EXERCISE GOAL: From the newsgroup post on NULL and zeros below, write out word for word the passage that begins at the words "Indeed, that says" and stops after "guarantee all-zero-bits NULL.".

EXTRACT:
* Begin *

Re: NULL and zeros



Michael Mair wrote:
Yevgen Muntyan wrote:

Richard Heathfield wrote:

Christopher Layne said:

Richard Heathfield wrote:

[defensive programming yadda yadda]


I meant it is *implied* and was not written because it wasn't relevant to the discussion at hand.


I understood what you meant by "implied", and my previous answer to that point remains valid IMHO.

You clipped my last segment.


Oops.

If a machine expressed integer 0 as all 1 bits internally, and I called
memset(&object, 0, sizeof(object)); that's going to result in object set
to all 0 bits?


Yes, it must. The machine's bizarre internal representation does not excuse the implementation from its obligations. The semantics of memset(&object, 0, sizeof(object)) is "starting at the address indicated by object, set sizeof(object) bytes to the value (unsigned char)0". If object has integer type then that process must have the effect of setting object's value to 0. If it has some other type, however, there is no such requirement.


Standard says in 7.20.3.1: "The calloc function allocates space for an array of nmemb objects, each of whose size
is size. The space is initialized to all bits zero."
It looks like "starting at the address indicated by object, set
> sizeof(object) bytes to the value (unsigned char)0" is your own
interpretation caused by the knowledge of real world computers and
compilers :)


No, unsigned char is _guaranteed_ to have no padding bits. In addition,
it is an unsigned integer type, so the representation of
(unsigned char)0 indeed is "one byte with all bits 0".
So, Richard described it equivalently using his knowledge of the
standard.

Indeed, I was tricked by that wording and inferred that his words imply
that Standard guarantees that

int *a;
int i;
char c = 0;
for (i = 0; i < sizeof (a); ++i)
memcpy (((char*)&a) + i, &c, 1);

is equivalent to

int *a;
memset (&a, 0, sizeof (a))

(or analogous thing with calloc()). What Richard said was indeed
"butter is made of butter", since standard says "all zero bits",
and it says the same about (char)0, and there is no way you can
actually *set* all *bytes* in a structure to (unsigned char)0. (To
that effect you can use memset, memcpy and so on, but does standard
say what it means "to set bytes to zero"?)

Anyway, this newsgroup is not comp.std.c is it?


You clearly did not bother to do your "homework", i.e. finding out
what this newsgroup considers topical. I suggest reading
http://clc-wiki.net/wiki/intro_to_clc
and especially
http://clc-wiki.net/wiki/C_community:comp.lang.c:Introduction#topical

Indeed, that says "The group deals with C only to the (narrow) extent
that the ANSI/ISO C Standard defines it.", so my question was off-topic
since I did know standard doesn't guarantee all-zero-bits NULL.

* End *

RECORD SET:

* Begin *

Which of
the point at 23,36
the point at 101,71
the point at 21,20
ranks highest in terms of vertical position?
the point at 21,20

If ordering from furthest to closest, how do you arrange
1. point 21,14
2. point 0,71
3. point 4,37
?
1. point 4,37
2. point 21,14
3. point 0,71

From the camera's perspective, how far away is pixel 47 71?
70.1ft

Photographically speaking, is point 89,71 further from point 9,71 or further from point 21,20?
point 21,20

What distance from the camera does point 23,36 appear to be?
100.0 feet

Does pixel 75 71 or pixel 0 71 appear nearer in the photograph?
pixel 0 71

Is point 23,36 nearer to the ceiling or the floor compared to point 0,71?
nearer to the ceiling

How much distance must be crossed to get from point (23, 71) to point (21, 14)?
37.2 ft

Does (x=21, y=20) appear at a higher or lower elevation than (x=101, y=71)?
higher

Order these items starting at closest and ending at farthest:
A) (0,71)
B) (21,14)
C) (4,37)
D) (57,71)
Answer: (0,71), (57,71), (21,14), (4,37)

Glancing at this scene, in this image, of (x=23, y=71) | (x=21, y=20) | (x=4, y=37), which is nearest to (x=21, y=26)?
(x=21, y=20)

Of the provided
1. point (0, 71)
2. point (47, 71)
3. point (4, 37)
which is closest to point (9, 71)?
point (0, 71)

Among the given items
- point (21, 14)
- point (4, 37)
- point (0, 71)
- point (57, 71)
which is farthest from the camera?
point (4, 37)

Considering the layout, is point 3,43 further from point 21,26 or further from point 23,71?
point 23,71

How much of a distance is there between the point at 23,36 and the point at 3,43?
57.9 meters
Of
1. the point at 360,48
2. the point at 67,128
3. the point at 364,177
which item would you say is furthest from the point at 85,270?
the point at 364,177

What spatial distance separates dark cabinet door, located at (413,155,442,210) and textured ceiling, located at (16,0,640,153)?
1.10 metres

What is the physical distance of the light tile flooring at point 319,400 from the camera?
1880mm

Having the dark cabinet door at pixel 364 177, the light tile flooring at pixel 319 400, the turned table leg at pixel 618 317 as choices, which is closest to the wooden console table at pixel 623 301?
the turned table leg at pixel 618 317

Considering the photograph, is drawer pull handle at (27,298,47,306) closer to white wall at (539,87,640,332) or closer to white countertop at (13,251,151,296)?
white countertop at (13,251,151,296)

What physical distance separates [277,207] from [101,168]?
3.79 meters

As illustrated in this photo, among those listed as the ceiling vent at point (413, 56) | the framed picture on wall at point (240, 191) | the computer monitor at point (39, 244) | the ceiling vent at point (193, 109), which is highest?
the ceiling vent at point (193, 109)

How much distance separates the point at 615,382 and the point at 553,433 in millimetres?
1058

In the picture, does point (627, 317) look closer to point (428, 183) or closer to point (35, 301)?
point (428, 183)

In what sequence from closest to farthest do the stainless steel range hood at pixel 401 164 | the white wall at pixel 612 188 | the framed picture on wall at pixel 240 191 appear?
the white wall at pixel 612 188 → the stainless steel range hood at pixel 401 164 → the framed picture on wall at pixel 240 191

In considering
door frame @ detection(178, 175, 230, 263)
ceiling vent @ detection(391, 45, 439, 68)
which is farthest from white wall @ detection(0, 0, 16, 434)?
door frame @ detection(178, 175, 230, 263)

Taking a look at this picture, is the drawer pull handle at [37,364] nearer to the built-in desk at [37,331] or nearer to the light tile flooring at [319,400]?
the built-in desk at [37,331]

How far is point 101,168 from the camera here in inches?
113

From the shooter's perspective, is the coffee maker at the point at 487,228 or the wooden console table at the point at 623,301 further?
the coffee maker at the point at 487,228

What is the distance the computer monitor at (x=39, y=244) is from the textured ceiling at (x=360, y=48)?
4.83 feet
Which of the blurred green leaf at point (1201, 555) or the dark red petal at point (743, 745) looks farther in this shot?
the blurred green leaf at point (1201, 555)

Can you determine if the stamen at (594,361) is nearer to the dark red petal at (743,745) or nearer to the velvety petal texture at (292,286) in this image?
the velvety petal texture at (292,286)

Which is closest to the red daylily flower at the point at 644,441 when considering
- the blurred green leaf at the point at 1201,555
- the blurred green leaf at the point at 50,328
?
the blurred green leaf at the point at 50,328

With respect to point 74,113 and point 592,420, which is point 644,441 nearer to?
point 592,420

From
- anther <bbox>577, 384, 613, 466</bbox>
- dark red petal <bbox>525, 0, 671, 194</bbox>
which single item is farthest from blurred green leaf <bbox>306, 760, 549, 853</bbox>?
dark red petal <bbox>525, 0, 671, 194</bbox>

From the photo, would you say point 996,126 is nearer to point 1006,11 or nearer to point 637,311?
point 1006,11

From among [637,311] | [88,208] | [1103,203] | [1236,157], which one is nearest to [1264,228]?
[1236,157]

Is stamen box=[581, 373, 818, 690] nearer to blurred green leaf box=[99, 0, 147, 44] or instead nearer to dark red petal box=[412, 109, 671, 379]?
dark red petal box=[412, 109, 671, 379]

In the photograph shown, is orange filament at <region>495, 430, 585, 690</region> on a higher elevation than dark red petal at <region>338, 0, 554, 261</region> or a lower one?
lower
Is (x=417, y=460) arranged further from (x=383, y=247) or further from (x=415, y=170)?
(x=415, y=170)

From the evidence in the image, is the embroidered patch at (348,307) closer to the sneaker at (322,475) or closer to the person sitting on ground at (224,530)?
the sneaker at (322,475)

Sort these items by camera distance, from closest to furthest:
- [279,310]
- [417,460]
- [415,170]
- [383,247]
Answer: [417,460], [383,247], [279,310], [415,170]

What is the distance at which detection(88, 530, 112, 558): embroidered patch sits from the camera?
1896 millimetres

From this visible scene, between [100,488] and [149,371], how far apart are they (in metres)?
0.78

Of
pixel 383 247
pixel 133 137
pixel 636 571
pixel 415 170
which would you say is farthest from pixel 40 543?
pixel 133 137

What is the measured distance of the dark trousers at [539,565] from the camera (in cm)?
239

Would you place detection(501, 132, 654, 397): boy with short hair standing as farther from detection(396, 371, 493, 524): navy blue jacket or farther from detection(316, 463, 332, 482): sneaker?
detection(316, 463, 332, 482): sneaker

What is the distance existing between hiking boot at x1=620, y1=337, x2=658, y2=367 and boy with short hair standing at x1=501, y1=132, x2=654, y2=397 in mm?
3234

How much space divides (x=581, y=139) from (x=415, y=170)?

* End *

EXERCISE OUTPUT:
Indeed, that says "The group deals with C only to the (narrow) extent
that the ANSI/ISO C Standard defines it.", so my question was off-topic
since I did know standard doesn't guarantee all-zero-bits NULL.